Na berma de nenhuma estrada (Mia Couto)


Ofélia e a eternidade
Afinal, o destino nos separou. Único culpado dessa pequena morte: o tempo, esse animal que defeca memórias. [...]

O fazedor re luzes
- Mas eu filha, eu existo mas não sei onde. Nessa bruma que fica lá, depois do estrangeiro, nessa bruma é que você me vai encontrar a mim, exato e autêntico. Lá fica minha residência, lá eu sou grande, lá sou senhor, até posso nascer-me as vezes que quiser. Eu não tenho um aqui. (p. 30)
[...]
Agora, deitada de novo nas traseiras da casa, eu volto a olhar essa estrela onde meu pai habita. Lá onde ele se inventa de estar com sua amada. Em meus olhos deixo aguar uma tristeza. A lágrima transgride a ordem paterna. Nesse desfoco, a estrela se converte em branco e o céu se desdobra em mar. Me chega a voz de meu pai me ordenando que seque os olhos. Tarde de mais. Já a água é toda as águas e eu me vou deitando na capulana  onde as primeiras mãos em seguraram a existência. (p. 33)

O último ponto cardeal
[...] Mas o homem lhe beija enquanto sussurra: que aquela morte não era de morrer.

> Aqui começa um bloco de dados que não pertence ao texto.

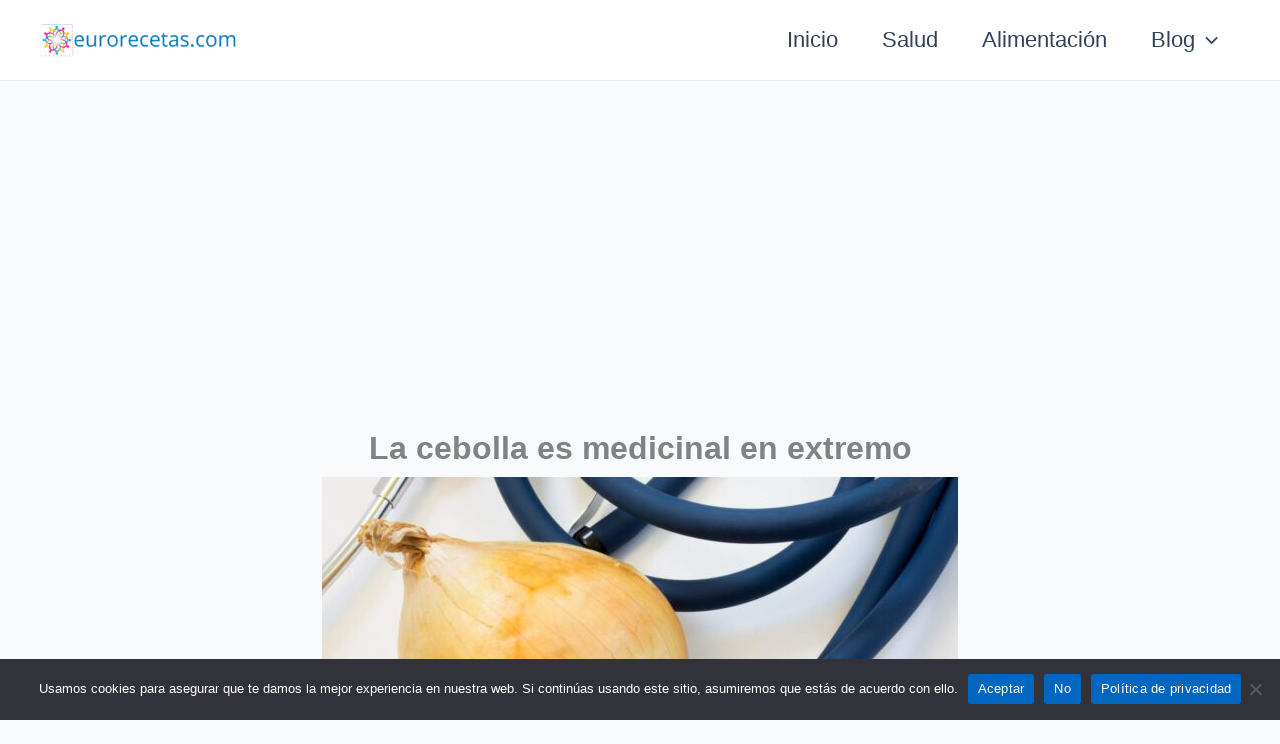

--- FILE ---
content_type: text/html; charset=utf-8
request_url: https://www.google.com/recaptcha/api2/aframe
body_size: 268
content:
<!DOCTYPE HTML><html><head><meta http-equiv="content-type" content="text/html; charset=UTF-8"></head><body><script nonce="uENMo7Ml1hzUPOR5_FKCHw">/** Anti-fraud and anti-abuse applications only. See google.com/recaptcha */ try{var clients={'sodar':'https://pagead2.googlesyndication.com/pagead/sodar?'};window.addEventListener("message",function(a){try{if(a.source===window.parent){var b=JSON.parse(a.data);var c=clients[b['id']];if(c){var d=document.createElement('img');d.src=c+b['params']+'&rc='+(localStorage.getItem("rc::a")?sessionStorage.getItem("rc::b"):"");window.document.body.appendChild(d);sessionStorage.setItem("rc::e",parseInt(sessionStorage.getItem("rc::e")||0)+1);localStorage.setItem("rc::h",'1769072543778');}}}catch(b){}});window.parent.postMessage("_grecaptcha_ready", "*");}catch(b){}</script></body></html>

O simples deslize do sol para a sombra, da água para o charco. Morrer de passagem, temporariamente sem tempo. E jurou, estivessem juntos ela e ele e esse outro vindouro, para além e além. Lá onde não há nenhum ponto cardeal.


As lágrimas de Diamantina
[...] O homem, para ser humano tem que ser desumano? O que é certo: ninguém tem ombro para suportar sozinho o peso de existir, Afinal, a vida se confirma à força de rasgão: ela dilacera logo no ato de nascer, separando mais que a própria morte. (p. 35)


A outra
[...] Mas a paixão é coisa que morre mesmo antes de se distinguir, tão sorrateira que nem lhe notamos enterro e velório. No jejum do coração quem emagrece é a alma. Até que o céu perde o cheiro, tempo não tem sabores e a vida descolora.

Na berma de nenhuma estrada
Estou aqui no sopé da estrada, à espera que alguém me leve. Um qualquer, tanto faz, Basta que passe e me leve. É meu sonho antigo: sair deste povoado, alcançar o longe. Até já cansei este sonho. Meu tio sempre me avisou: não durma perto da estrada que as poeiras irão sujar seus sonhos. E aconteceu. Mas eu, nem se acredita, eu sempre gostei de poeira porque me traz a ilusão dos caminhos que não conheço.
[...] Lembro de tudo isto hoje e me parece despedida, agora que escurece diante de tudo e é noite fora e dentro de mim. [...]


O assalto
[...] Afinal, no crime como no amor: a gente só sabe que encontra a pessoa certa depois de encontrarmos as que são certas para os outros.

O escrevido
A vida é estrada andando sobre o pé do tempo. Bernardinho não era nem pegada nem caminho. Viver não era seu verbo. Ele apenas ficava. Como pedra a espera de ser casa. Fazia de despropósito: esperava pelo enrolar dos acontecimentos. E se nada nunca sucedesse, ele se deixaria ficar como molde para outra existência.
[...]
Porque a janela é da casa o que não é, o vazio onde ela sonha ser mundo. [...]

A adivinha
[...] Passava a idade e a filha demorava a aprender o regime da realidade. Que há deveres, e as contas do ter e haver. E o ser é apenas aresta do que resta.